Damit das Becken stabil läuft und du wenig Ärger hast, sollte dein Anfängeraquarium jedoch mindestens 30 Liter haben.
3. Können Zwerggarnelen mit Fischen gehalten werden?
Ja, Zwerggarnelen können mit verschiedenen Fischen zusammengehalten werden. Wir empfehlen hier aber nur friedliche, kleine Fischarten. Welche Fischarten möglich sind, erfahrt Ihr in unserem Blog.
4. Wie alt werden Zwerggarnelen?
Diese Tiere werden leider nicht sonderlich alt. Die Lebenserwartung ist in der Regel 1,5 bis 2,5 Jahre. Größere Garnelenarten wie Amanogarnelen oder Ringelhandgarnelen werden deutlich älter.
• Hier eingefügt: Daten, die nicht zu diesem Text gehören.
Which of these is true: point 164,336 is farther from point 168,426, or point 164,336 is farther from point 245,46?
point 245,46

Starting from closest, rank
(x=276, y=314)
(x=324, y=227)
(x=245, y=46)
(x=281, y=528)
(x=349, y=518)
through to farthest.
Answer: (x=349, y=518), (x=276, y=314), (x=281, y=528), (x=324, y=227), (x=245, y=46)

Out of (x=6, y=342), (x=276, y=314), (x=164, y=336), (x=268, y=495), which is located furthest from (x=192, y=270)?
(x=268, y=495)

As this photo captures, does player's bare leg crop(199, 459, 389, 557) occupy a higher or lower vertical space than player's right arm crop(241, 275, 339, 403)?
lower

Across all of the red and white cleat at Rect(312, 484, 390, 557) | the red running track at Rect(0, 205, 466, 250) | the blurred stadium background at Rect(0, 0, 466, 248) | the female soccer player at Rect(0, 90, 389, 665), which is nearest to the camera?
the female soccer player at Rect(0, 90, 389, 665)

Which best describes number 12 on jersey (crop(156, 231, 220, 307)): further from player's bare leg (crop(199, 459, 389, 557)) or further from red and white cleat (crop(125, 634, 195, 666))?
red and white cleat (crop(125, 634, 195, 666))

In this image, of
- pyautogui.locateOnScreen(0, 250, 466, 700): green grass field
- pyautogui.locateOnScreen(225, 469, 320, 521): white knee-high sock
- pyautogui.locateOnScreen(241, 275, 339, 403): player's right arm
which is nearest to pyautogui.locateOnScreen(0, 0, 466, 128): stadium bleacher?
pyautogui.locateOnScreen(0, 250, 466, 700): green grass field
5. Was fressen Zwerggarnelen?
Algen, Biofilm, spezielles Futter und Laub. Sie sind Allesfresser und können mit verschiedenem Futter ernährt werden. Proteine wie Insektenlarven werden gern angenommen, sollten jedoch nicht in Massen gefüttert werden.
6. Wie oft sollte man Zwerggarnelen füttern?
In einem gut eingerichteten Aquarium reicht die Fütterung von 2–3 Mal pro Woche bei Garnelen aus. Handelt es sich bei deinem Becken um ein überschaubar eingerichtetes Zuchtbecken, so solltest du öfter füttern.
7. Warum sterben Zwerggarnelen plötzlich?
Ein plötzliches Sterben von Zwerggarnelen kann an verschiedenen Ursachen liegen. Meist durch schlechte Wasserqualität oder Schadstoffe.
Wenn es nur vereinzelte große und alte Tiere sind, ist dies oft kein Grund zur Besorgnis. Sollten in kurzer Zeit sehr viele Tiere verenden, musst du unbedingt deine Wasserwerte prüfen und ggf. Aktivkohle gegen Schadstoffe einsetzen.
8. Können Zwerggarnelen aus dem Aquarium springen?
Dies ist bei Zwerggarnelen möglich. Besonders durch zu schnelles Einsetzen, Stress oder Schadstoffe, können Garnelen das Aquarium verlassen. Oft erkennt man dies auch schon, wenn sich die Tiere an der Wasseroberfläche versammeln.
9. Was tun bei Garnelensterben?
Wasserwerte prüfen, Schadstoffe ausschließen und Fütterung anpassen. Ein großer Wasserwechsel und eine schnelle Filterung über Aktivkohle können hier hilfreich sein, da wir viele Stoffe nicht messen oder sehen können.
10. Wie oft sollte man Wasser wechseln?
Etwa 10–30 % pro Woche werden empfohlen, um überschüssige Nährstoffe aus dem Becken zu entfernen und Algen zu vermeiden.